Dimethylphosphine oxide is an organophosphorus compound with the formula (CH3)2P(O)H.  It is a  colorless liquid that soluble in polar organic solvents.  It exists as the phosphine oxide, not the hydroxy tautomer.  A related compound is diphenylphosphine oxide.  Both are sometimes called secondary phosphine oxides.

Preparation
The compound arises by the hydrolysis of chlorodimethylphosphine:
Me2PCl  +  H2O  →   Me2P(O)H  +  HCl
Methanol, but not ethanol, can also be used in place of water, the co-product being methyl chloride.

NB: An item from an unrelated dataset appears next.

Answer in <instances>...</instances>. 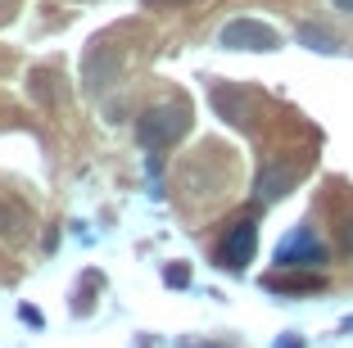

Since chlorodimethylphosphine is dangerous to handle, alternative routes to dimethylphosphine oxide have been developed.  A popular method starts with diethylphosphite, according to the following idealized equations:
(C2H5O)2P(O)H  +  3 CH3MgBr   →  (CH3)2P(O)MgBr  +  2 MgBr(OC2H5)  +  CH4
(CH3)2P(O)MgBr  +  H2O   →  (CH3)2P(O)H  +  2 MgBr(OH)

Reactions
Chlorination gives dimethylphosphoryl chloride.  It undergoes hydroxymethylation with formaldehyde.  
Me2P(O)H  +  CH2O   →   Me2P(O)CH2OH
Many aldehydes effect a similar reaction.